Source data ::
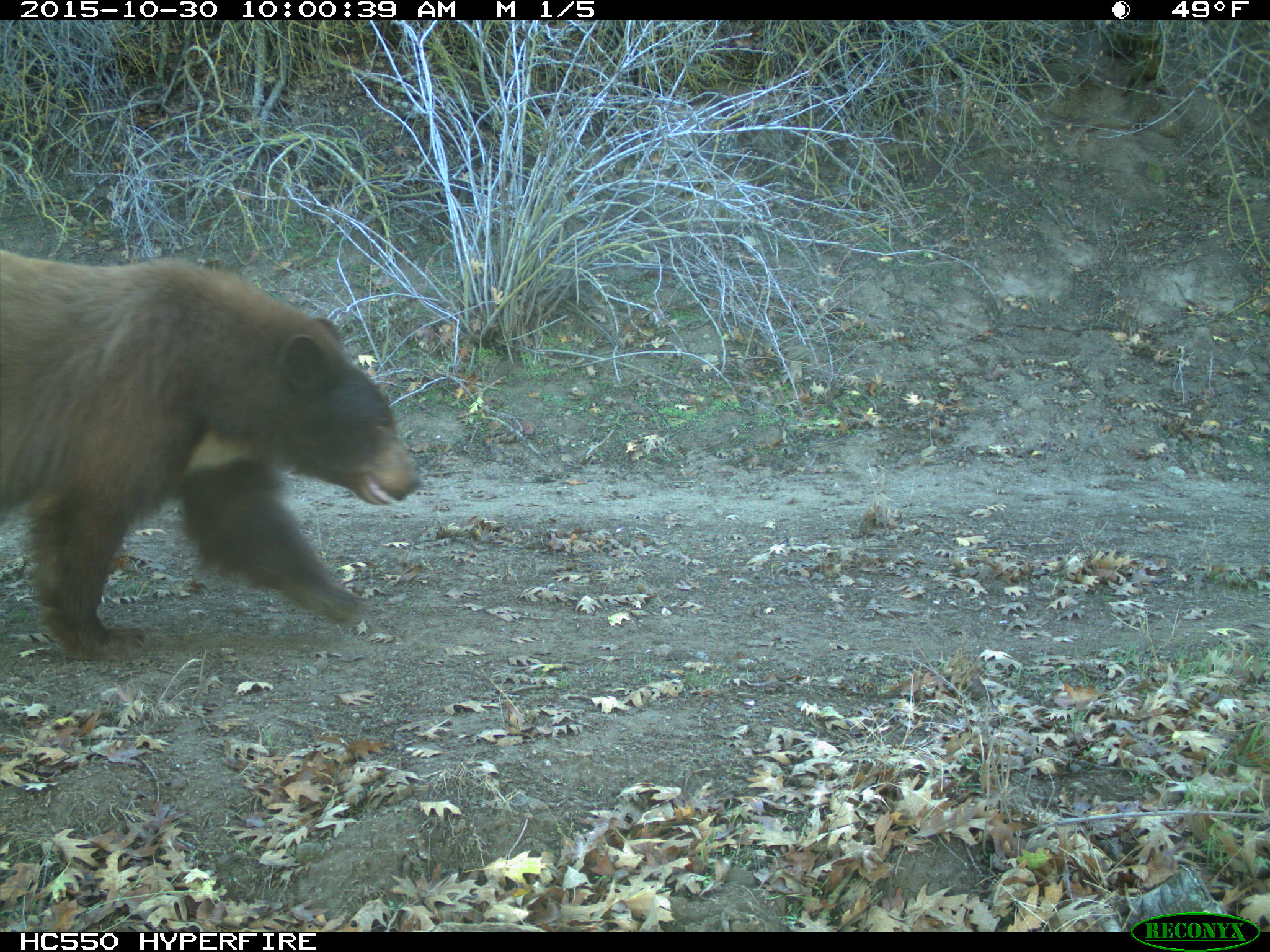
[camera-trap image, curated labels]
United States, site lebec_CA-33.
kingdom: Animalia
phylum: Chordata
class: Mammalia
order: Carnivora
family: Ursidae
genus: Ursus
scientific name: Ursus americanus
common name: american black bear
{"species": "Ursus americanus (american black bear)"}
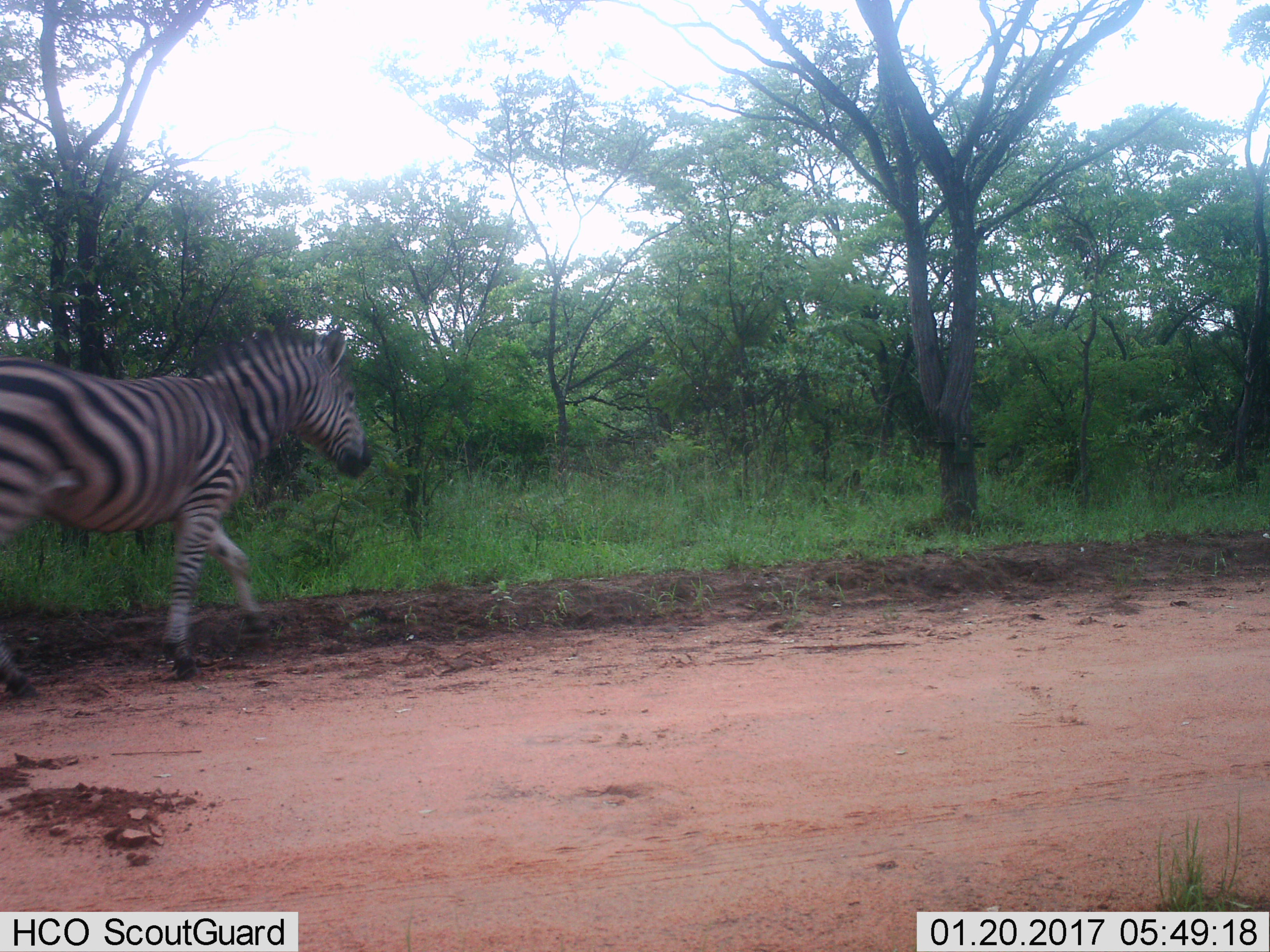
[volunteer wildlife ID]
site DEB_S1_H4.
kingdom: Animalia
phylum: Chordata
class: Mammalia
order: Perissodactyla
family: Equidae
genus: Equus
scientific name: Equus quagga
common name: plains zebra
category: zebraplains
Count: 1.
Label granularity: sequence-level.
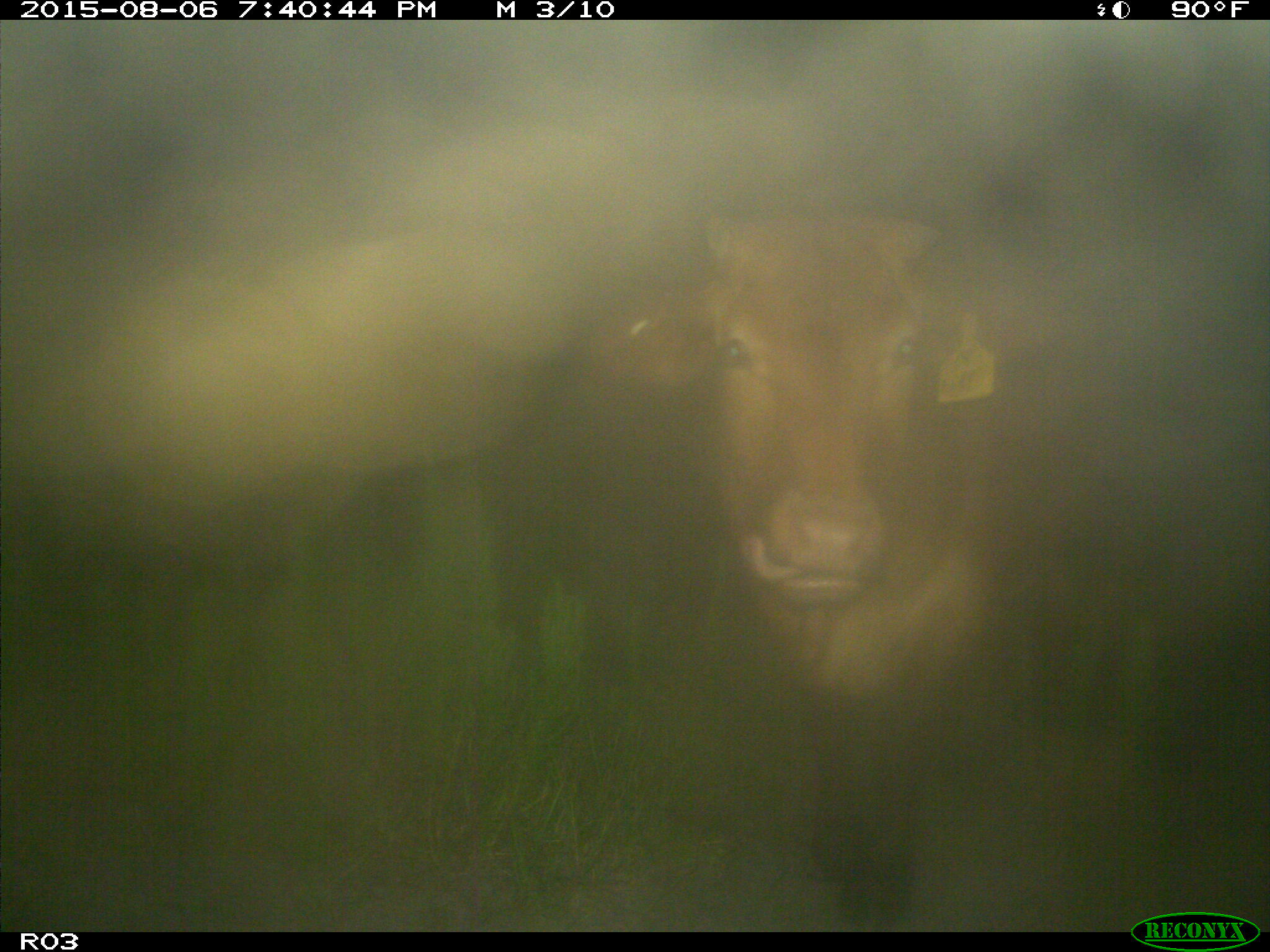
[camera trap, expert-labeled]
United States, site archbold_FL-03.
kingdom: Animalia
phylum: Chordata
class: Mammalia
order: Artiodactyla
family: Bovidae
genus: Bos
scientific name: Bos taurus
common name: domestic cow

Task objective ::
With the images omitted, output all entries exactly as given.

Written answer ::
[camera-trap image, curated labels]
United States, site lebec_CA-33.
kingdom: Animalia
phylum: Chordata
class: Mammalia
order: Carnivora
family: Ursidae
genus: Ursus
scientific name: Ursus americanus
common name: american black bear
{"species": "Ursus americanus (american black bear)"}
[volunteer wildlife ID]
site DEB_S1_H4.
kingdom: Animalia
phylum: Chordata
class: Mammalia
order: Perissodactyla
family: Equidae
genus: Equus
scientific name: Equus quagga
common name: plains zebra
category: zebraplains
Count: 1.
Label granularity: sequence-level.
[camera trap, expert-labeled]
United States, site archbold_FL-03.
kingdom: Animalia
phylum: Chordata
class: Mammalia
order: Artiodactyla
family: Bovidae
genus: Bos
scientific name: Bos taurus
common name: domestic cow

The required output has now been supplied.